» YOUR INSTRUCTIONS
Your answer is one number: the count of lines below that hold the word "site".

Collected data entries
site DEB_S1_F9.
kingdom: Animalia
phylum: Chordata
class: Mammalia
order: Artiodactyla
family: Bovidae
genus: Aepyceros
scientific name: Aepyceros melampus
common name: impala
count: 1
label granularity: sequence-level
--
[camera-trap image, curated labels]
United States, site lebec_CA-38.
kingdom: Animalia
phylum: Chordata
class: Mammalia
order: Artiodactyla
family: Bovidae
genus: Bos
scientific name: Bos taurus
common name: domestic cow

» RESPONSE FOR THIS EXERCISE
2